Subject: Re: Alfred Hitchcock Presents Thu Feb 17, 2011 12:12 am
I saw an episode years ago as a kid that creeped me out so much it wasmyears until I watched the show again. It was called The Final Escape.
Quote :
Convicted bank robber John Perry is sentenced to 15 years of hard labor in a state prison lumber camp. Determined to get out, he befriends an alcoholic inmate named Doc. Doc is in charge of the prison infirmary as well as burial of the dead. Doc makes an offer to John: if John will finance an operation for Doc's granddaughter, he will get him out of prison. Doc's plan is to hide John inside the coffin of the next inmate who dies. The coffin will then be buried and dug up after the gravediggers and guards leave. John will then make his escape. All goes according to plan, until Doc fails to dig John up. John is horrified to learn why after the shroud slips off the face of the corpse sharing the coffin with him: Doc died of a heart attack the night before
Supernova The Book Chamber
Join date : 2010-06-22 Posts : 11954 Rep : 182
Subject: Re: Alfred Hitchcock Presents Thu Feb 17, 2011 1:14 am
WHOA! I haven't seen that one, must be on a season to be released sometime in the future.
Subject: Re: Alfred Hitchcock Presents Thu Feb 17, 2011 10:35 am
Ahhhh, the hour long show, no wonder, Alfred Hitchcock Presents, which we watch, is only half an hour long.
Supernova The Book Chamber
Join date : 2010-06-22 Posts : 11954 Rep : 182
Subject: Re: Alfred Hitchcock Presents Fri Feb 18, 2011 11:28 am
One episode that I found very interesting...it wasn't so much the episode itself but about an actress from it.
One episode, "A Man Greatly Beloved" from season 2, had a little girl named Hildegard Fell, and she kind of reminds me of the girl from The Bad Seed, except she's not a murderer and she's not sinister or malicious, but she's very smart for her age. And I read about the girl who played her, Evelyn Rudie, and came across this little anecdote you'd have to read to believe:
Quote :
In 1959, at age 9, she disappeared from her Los Angeles home and was feared kidnapped. But it turned out she had booked a flight to Washington herself and gotten on the plane unaccompanied. When she was taken off the plane in Baltimore, she said she wanted to visit President and his wife Mamie Eisenhower, whom she had met previously, at the White House to ask their help to "get me a part in a TV series".
I'd like to know exactly how many 9 year olds would have enough brains to try an idea like that.
Supernova The Book Chamber
Join date : 2010-06-22 Posts : 11954 Rep : 182
Subject: Re: Alfred Hitchcock Presents Wed May 30, 2012 9:53 am
We are now into the 5th season of Alfred Hitchcock Presents and this is where the reviews are quite mixed, some people love it, some don't, some say the episodes are hit or miss.
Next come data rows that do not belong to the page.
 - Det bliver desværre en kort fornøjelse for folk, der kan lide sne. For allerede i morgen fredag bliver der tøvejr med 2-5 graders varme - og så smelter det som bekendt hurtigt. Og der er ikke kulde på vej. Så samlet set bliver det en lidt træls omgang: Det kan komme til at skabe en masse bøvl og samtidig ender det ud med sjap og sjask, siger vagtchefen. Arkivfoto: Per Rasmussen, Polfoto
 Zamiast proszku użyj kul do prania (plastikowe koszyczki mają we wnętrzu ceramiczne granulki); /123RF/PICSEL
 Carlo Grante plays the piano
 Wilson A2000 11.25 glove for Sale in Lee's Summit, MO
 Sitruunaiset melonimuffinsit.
Well so far they're pretty good, but we saw a couple that seem more suited for the Twilight Zone than Alfred Hitchcock, I'll let everyone else judge for themselves on these two:
Subject: Re: Alfred Hitchcock Presents Fri Jun 01, 2012 3:46 am
I watched this as a kid in the 50's & 60's. Liked it then and still do (I watch it on a TV channel that plays old shows).
I remember the almost-hypnotic effect I got from that soft background score when it prepares for commercial, and I still find it strangely soothing.
Supernova The Book Chamber
Join date : 2010-06-22 Posts : 11954 Rep : 182
Subject: Re: Alfred Hitchcock Presents Thu Jun 07, 2012 1:26 am
We saw a good one a few nights ago, Road Hog:
One of the perfect 'Revenge is sweet' storylines, and it was remade for the New Alfred Hitchcock Presents which I guess was done in the 80s, rather well also I thought:
Supernova The Book Chamber
Join date : 2010-06-22 Posts : 11954 Rep : 182
Subject: Re: Alfred Hitchcock Presents Fri Aug 10, 2012 1:01 pm
I LOVE this episode, The Schartz-Metterklume Method, now THIS is the nanny you want in your house instead of Mary Poppins.
Minerva …is Significant.
Join date : 2011-10-26 Posts : 398 Rep : 18
Subject: Re: Alfred Hitchcock Presents Tue Aug 21, 2012 10:38 pm
Should I admit it? I did see the original shows back in the 50's. All of them. Now I am watching reruns on AnTv most nights from 9 to 10pm until the Fall season shows begin.